Work to complete: In the records that follow, locate every line with "marking" and extract it.

Source data:
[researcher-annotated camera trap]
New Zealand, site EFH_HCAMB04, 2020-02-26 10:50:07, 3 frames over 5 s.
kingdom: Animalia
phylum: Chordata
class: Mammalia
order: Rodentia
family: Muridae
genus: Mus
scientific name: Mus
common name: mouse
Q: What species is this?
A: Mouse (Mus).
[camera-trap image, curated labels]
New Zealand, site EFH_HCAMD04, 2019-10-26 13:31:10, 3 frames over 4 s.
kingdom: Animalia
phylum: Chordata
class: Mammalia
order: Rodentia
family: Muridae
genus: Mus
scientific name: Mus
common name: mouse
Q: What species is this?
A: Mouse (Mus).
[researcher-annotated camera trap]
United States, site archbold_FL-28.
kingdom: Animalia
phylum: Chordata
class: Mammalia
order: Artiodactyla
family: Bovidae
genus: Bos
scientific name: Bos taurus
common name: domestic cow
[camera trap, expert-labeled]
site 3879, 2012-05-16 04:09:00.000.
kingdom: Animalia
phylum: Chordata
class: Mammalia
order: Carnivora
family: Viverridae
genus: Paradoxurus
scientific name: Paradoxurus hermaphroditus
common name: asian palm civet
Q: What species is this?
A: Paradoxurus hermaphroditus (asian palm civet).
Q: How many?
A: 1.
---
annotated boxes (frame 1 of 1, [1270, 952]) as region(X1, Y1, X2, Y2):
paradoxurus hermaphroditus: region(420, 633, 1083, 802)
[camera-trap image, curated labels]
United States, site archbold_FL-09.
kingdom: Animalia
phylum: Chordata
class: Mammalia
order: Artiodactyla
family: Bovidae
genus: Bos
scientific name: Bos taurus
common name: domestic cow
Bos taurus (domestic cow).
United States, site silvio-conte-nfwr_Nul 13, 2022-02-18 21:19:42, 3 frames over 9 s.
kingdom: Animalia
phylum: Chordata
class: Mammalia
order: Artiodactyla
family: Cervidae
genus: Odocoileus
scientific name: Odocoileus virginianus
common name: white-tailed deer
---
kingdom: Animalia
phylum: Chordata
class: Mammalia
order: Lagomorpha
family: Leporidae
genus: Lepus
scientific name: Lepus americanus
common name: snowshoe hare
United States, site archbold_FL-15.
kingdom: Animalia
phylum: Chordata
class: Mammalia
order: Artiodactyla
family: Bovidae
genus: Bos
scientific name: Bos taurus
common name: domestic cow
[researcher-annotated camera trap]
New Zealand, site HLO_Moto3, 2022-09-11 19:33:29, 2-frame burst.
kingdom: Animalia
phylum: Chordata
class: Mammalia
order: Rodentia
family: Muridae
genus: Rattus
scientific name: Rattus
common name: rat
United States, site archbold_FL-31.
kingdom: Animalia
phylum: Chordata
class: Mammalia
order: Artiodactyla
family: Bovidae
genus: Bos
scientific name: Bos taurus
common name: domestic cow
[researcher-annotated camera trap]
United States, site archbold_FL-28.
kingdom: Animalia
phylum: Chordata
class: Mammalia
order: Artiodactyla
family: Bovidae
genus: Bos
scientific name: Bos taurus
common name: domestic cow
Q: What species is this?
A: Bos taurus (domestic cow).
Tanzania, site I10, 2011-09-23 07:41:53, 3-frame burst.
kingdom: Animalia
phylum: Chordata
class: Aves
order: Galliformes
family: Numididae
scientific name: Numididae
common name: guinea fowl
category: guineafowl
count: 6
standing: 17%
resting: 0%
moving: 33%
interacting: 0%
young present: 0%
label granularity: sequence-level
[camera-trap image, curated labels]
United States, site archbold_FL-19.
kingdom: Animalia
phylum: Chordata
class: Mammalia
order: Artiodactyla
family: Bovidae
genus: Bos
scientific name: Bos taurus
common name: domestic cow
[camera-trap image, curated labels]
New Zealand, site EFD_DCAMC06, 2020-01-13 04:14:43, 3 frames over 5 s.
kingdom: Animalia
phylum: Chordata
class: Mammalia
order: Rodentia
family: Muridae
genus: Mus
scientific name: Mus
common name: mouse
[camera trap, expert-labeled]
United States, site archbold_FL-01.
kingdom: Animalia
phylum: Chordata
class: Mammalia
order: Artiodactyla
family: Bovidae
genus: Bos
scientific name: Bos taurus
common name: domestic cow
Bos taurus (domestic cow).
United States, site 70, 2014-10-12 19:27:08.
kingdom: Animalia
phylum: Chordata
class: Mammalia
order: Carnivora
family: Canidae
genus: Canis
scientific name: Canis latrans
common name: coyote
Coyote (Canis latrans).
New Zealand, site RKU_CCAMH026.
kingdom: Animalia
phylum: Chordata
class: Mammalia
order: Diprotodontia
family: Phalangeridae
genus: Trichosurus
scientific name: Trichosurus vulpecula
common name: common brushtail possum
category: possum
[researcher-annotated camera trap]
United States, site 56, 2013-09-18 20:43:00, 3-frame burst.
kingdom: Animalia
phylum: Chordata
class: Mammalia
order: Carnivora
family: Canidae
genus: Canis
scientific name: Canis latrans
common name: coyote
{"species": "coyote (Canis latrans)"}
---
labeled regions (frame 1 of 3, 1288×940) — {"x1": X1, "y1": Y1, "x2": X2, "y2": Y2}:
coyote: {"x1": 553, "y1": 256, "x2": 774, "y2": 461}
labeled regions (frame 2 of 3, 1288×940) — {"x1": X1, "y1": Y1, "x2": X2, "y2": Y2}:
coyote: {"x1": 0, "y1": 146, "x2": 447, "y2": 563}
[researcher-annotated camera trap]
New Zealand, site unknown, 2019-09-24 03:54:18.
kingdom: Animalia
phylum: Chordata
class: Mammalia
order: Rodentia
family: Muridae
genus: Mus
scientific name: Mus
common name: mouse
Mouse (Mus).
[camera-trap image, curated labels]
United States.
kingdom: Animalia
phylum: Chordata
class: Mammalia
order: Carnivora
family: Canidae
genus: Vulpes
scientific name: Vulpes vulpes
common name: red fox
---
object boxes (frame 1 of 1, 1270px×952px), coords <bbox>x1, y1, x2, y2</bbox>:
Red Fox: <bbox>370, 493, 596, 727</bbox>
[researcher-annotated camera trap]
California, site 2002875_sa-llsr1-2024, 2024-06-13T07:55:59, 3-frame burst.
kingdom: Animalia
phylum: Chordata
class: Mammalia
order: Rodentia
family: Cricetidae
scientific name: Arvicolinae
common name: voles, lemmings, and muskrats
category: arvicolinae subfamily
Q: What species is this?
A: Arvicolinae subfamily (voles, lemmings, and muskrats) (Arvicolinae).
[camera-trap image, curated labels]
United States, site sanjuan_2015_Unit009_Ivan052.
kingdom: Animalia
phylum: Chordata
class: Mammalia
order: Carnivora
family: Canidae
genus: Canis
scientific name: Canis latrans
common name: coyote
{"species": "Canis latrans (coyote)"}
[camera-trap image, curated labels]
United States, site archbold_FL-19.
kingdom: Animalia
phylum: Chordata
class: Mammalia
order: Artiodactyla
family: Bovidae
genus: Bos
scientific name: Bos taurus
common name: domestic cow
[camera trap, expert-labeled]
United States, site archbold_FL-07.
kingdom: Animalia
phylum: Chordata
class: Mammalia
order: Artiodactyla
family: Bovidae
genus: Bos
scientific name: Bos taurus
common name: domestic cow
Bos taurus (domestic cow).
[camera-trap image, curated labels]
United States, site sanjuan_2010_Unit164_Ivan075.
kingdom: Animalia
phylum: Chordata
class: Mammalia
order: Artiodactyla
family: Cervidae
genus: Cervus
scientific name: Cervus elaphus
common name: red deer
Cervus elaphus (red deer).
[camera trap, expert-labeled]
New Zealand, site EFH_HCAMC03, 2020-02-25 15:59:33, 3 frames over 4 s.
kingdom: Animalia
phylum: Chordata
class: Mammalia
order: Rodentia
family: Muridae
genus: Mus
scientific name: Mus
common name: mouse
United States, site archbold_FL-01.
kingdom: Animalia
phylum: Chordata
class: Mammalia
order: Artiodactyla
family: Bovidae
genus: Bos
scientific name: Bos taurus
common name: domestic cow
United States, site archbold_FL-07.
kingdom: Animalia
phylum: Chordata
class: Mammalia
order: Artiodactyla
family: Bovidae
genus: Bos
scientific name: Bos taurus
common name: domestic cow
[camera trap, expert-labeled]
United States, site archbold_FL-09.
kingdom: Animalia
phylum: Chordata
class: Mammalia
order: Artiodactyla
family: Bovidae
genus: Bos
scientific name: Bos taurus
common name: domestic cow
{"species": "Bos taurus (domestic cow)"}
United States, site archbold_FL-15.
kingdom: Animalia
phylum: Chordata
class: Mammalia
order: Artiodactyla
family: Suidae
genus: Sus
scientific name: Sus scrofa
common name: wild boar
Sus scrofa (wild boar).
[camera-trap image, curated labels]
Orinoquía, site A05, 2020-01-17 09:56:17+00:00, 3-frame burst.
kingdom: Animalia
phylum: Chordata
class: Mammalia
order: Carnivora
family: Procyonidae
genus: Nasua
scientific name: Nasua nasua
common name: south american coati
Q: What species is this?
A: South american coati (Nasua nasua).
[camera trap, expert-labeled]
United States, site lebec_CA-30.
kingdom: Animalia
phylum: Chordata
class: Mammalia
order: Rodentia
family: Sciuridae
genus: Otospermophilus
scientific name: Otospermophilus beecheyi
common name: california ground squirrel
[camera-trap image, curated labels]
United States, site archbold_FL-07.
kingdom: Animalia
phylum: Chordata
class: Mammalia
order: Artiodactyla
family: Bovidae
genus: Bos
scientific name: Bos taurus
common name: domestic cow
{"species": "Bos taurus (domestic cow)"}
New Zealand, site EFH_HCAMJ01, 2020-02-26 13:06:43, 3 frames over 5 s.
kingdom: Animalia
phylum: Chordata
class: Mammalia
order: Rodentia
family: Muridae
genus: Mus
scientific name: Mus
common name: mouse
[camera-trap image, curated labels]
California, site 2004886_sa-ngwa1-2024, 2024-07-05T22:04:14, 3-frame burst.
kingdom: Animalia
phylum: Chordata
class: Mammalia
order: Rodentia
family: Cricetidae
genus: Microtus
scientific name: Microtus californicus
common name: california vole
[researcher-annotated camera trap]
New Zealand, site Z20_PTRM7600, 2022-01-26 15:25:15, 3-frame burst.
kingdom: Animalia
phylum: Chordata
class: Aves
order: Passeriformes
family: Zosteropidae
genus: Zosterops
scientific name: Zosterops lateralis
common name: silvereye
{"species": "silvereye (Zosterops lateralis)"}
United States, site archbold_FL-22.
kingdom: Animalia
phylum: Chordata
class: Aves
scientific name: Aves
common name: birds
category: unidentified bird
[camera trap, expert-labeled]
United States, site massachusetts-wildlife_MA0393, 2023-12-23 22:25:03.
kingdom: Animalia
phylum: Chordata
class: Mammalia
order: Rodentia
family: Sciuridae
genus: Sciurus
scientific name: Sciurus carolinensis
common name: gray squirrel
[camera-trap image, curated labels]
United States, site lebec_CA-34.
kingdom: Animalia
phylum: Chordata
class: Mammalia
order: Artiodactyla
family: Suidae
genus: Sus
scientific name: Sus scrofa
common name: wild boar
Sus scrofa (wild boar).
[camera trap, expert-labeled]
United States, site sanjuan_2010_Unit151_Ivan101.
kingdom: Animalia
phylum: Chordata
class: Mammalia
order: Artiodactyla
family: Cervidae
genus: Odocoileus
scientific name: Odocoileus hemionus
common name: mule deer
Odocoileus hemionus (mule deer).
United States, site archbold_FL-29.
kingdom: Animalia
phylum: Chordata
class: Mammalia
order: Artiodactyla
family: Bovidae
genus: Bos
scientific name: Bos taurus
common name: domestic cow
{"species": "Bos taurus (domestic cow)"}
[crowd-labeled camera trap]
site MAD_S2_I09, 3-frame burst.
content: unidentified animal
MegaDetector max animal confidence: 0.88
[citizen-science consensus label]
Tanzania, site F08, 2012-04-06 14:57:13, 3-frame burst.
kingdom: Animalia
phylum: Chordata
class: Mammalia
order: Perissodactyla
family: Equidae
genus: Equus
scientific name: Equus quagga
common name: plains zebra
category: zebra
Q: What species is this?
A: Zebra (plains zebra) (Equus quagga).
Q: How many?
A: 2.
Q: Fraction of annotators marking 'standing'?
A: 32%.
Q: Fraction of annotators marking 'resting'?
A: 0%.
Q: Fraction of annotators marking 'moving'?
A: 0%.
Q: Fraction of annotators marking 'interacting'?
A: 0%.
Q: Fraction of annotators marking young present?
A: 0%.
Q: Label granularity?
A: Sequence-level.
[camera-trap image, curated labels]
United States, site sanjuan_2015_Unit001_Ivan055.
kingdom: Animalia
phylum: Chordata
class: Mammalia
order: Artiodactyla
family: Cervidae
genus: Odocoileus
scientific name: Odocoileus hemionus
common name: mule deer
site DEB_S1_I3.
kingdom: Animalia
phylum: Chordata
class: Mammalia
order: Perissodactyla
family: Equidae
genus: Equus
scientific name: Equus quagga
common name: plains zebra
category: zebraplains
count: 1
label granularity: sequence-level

Finished exercise:
Q: Fraction of annotators marking 'standing'?
Q: Fraction of annotators marking 'resting'?
Q: Fraction of annotators marking 'moving'?
Q: Fraction of annotators marking 'interacting'?
Q: Fraction of annotators marking young present?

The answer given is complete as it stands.